Other parts of the bill, which passed the Senate 19-2 and the Assembly 26-14 last month, would have required manufacturers to notify the state 90 days ahead of any planned price increases and mandated that health care nonprofits disclose contributions they receive from pharmaceutical companies or the trade associations that represent them.

Sandoval said the 90-day notification could create a “perverse incentive” for some to stockpile drugs to maximize profits and give purchasers, wholesalers and secondary distributors of drugs greater financial incentive to restrict access to drugs. The bill would create a “‘buy-low, sell-high’ culture” which would exacerbate health care challenges in the state, Sandoval said.

The governor’s office invested a significant amount of time in the bill, meeting with Democratic lawmakers, insurers, pharmaceutical companies and others.

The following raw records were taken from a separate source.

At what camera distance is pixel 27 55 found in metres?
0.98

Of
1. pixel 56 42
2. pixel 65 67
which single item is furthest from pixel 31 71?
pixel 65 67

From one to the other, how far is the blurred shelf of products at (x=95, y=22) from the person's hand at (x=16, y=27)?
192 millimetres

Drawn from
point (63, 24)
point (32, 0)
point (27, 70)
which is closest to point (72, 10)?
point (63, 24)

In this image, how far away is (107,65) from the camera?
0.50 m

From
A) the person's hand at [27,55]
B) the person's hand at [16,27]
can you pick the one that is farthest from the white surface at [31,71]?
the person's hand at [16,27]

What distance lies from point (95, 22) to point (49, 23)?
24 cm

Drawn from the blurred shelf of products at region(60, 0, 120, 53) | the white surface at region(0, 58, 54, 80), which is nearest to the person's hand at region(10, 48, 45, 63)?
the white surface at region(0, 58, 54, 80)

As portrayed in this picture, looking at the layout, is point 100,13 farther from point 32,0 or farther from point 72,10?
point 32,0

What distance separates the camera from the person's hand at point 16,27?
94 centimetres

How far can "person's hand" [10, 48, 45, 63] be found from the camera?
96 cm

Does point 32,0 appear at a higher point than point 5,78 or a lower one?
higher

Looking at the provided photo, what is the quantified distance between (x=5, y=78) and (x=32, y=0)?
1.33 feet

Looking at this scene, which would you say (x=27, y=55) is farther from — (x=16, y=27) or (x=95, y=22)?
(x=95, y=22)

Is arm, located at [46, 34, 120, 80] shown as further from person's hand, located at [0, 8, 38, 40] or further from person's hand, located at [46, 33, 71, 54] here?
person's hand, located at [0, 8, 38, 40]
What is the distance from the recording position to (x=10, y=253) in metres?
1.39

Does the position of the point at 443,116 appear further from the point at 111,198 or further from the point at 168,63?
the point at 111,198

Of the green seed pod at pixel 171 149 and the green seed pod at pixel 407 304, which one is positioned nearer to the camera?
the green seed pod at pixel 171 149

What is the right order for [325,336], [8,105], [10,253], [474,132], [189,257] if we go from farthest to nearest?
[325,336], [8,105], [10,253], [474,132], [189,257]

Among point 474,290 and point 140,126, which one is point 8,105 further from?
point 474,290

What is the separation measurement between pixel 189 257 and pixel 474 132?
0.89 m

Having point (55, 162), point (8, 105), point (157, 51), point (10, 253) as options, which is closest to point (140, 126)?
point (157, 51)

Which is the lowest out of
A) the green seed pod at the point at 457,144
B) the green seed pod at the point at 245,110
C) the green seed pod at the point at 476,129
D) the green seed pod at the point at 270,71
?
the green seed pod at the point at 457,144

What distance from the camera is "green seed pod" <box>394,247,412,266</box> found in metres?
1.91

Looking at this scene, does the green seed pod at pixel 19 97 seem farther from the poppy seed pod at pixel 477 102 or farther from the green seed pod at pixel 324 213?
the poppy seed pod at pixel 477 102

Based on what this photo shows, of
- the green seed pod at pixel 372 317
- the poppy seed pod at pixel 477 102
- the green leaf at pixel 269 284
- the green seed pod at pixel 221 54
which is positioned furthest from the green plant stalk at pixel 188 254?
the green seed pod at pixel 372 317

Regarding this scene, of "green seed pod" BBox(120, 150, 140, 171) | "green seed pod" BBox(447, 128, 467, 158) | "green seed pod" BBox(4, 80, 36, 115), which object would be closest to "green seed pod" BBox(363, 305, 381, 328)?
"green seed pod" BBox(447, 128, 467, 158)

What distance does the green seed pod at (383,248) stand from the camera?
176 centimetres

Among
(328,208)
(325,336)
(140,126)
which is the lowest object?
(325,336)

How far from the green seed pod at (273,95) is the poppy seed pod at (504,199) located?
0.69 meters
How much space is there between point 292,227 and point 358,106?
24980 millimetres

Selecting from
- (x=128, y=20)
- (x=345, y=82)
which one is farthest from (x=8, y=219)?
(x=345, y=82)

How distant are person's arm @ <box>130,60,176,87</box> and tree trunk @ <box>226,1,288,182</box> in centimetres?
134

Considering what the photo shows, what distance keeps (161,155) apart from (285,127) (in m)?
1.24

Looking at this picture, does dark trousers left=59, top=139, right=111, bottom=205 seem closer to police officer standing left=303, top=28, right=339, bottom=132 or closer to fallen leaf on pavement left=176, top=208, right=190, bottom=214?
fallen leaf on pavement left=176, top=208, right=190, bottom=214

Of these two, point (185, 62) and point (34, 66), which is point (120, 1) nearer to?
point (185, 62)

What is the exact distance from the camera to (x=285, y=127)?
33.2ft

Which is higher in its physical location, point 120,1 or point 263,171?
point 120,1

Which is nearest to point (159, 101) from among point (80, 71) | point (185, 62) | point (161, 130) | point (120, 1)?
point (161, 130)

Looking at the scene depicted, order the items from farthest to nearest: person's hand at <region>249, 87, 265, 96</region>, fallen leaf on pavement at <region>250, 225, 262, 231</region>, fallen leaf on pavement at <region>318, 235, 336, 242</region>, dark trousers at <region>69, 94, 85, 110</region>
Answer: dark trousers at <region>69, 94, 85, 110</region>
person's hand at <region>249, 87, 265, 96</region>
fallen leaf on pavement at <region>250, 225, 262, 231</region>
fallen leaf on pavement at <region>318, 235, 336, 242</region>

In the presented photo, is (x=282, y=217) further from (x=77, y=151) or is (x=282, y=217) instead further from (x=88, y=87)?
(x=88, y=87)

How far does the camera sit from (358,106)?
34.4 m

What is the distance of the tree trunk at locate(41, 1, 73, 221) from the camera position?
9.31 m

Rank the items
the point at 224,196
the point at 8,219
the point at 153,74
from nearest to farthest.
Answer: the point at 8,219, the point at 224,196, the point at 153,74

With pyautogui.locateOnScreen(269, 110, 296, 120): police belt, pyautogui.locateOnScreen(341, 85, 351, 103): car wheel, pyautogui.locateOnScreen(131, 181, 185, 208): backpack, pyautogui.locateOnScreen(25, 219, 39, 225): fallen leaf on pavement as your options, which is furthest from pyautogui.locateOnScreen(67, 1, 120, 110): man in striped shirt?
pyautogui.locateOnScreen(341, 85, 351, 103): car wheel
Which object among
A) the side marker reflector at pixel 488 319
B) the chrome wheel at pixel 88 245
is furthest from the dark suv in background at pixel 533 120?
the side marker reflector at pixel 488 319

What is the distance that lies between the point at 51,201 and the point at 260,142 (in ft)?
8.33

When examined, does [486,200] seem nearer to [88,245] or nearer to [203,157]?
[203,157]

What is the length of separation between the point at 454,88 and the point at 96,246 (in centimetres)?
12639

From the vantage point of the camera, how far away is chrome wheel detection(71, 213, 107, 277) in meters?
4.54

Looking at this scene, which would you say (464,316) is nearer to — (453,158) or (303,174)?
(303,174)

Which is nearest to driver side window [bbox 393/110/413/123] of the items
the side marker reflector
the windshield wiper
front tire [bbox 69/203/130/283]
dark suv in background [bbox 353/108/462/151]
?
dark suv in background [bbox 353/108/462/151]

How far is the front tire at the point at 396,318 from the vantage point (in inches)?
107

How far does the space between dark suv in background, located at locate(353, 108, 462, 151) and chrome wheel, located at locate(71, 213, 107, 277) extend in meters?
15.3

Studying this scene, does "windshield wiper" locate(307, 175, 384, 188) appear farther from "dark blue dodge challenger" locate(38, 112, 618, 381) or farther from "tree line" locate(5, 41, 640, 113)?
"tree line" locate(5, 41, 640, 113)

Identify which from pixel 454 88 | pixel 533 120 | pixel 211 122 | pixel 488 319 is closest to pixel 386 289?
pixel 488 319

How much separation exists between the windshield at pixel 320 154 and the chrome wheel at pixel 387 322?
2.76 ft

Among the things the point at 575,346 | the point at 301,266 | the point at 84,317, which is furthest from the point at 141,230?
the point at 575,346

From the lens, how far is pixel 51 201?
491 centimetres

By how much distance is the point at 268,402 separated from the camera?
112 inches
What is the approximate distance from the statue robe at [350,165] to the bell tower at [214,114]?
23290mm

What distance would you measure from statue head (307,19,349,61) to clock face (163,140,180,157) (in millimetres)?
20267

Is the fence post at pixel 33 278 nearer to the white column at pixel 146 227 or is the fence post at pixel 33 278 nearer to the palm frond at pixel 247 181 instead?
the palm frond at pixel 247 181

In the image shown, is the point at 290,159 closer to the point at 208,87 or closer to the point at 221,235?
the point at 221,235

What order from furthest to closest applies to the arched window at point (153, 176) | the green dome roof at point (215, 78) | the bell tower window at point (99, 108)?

Sandoval was previously noncommittal about the bill, only noting his office’s involvement with the legislation.

He also said that the bill failed to address the role that middlemen in the drug pricing process known as pharmacy benefit managers, or PBMs, play in the costs of prescription drugs. A separate bill from Republican Senate leader Michael Roberson, SB539, sought to mandate transparency from PBMs.

Sandoval also noted potential constitutional and legal concerns with the bill that surfaced during discussions about Cancela’s original bill draft, which sought to control the price of diabetes drugs. He said that possible legal challenges could “destabilize” the market for drugs and jeopardize their supply.

“SB 265 fails to account for market dynamics that are inextricably linked to health care delivery and access to prescription drugs,” Sandoval wrote. “This failure cannot be overlooked and it could cause more harm than good for Nevada’s families.”